There's a lot going on, and the turmoil and mess feel like family life in some ways. When one character remarks, "The more I think about it, the more I believe this concept could only work if we were living in Telenovelaland," the novel seems to be conscious of its own absurdity. However, there is a lack of fallout or causality, forcing the reader to suspend her disbelief multiple times. Events occur swiftly and frequently have little influence on one another; we exit one scene and enter another without having the opportunity to contemplate. The characters are caught in a similar whirlwind; they experience "life-changing" experiences but are back to considering trivialities like traffic within a few pages — and then careening toward whole new life-changing events. Their behaviours are described as unintentional on several occasions — one character buys an orchard "on impulse," another marries "on the spur of the moment" — yet this doesn't appear psychologically genuine. The Alvarados are also not particularly sympathetic, which isn't necessarily a bad thing - bad behaviour makes for good fictional fodder. However, there is a lack of accountability, as well as a lack of involvement with the world, which makes it impossible to believe in the characters or understand what is truly at stake.

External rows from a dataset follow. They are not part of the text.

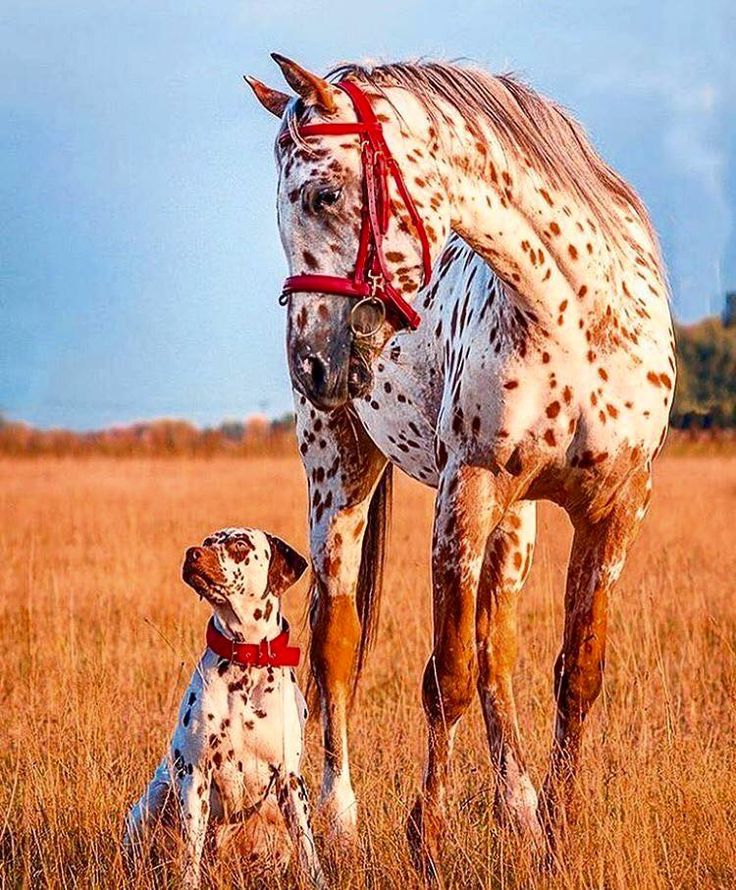 Dalmatians and horses are all I want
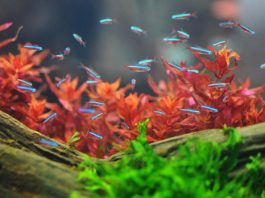 memandangi ikan di akuarium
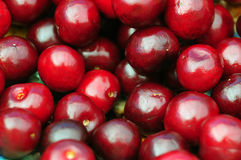 Primo piano organico delle ciliege di agricoltura Fotografia Stock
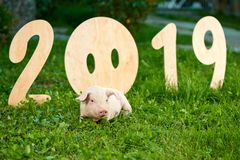 Cute piggy lying near decorative numerals of 2019. Decorative wooden numerals of new 2019 year. Cute piggy lying on green grass near numbers. Pink pig zodiac as stock photos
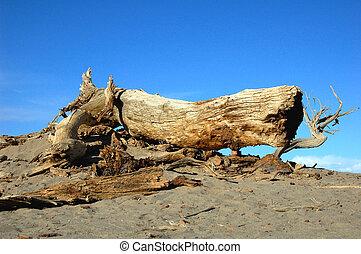arbre, désert, mort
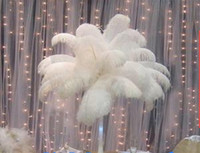 Wholesale 16 inch Ostrich Feather Plume white Wedding centerpieces table centerpiece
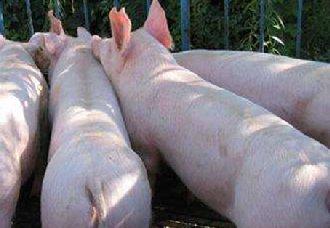 全球三月新增744起非洲猪瘟,2019年养猪能赚钱吗?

Escandón sets up two tracks: the one where the story runs and its more complex neighbor, traversing the terrain of family history and the physical world. While the former is difficult to digest, the latter is masterfully executed, rife with nuance and detail and the telltale signs of a gifted writer who knows her material well. Escandón’s narrative voice is often witty and warm, and her meditations on Los Angeles are lush and lyrical. Of the Pacific Ocean, she writes: “Its undulating surface shimmered in bright oranges and reds, sequins in a drag queen’s gown. This was a light — a hyper-real, Technicolor light — that only existed on celluloid and in Los Angeles.”
Toward the end of the book, Oscar muses: “There were hundreds of cities within his city, each telling a different story. He’d need several lifetimes to understand its many incarnations.” The same could be said for “L.A. Weather”: Though it’s a lively and ambitious family novel, it ultimately seems to be spilling out beyond its real estate.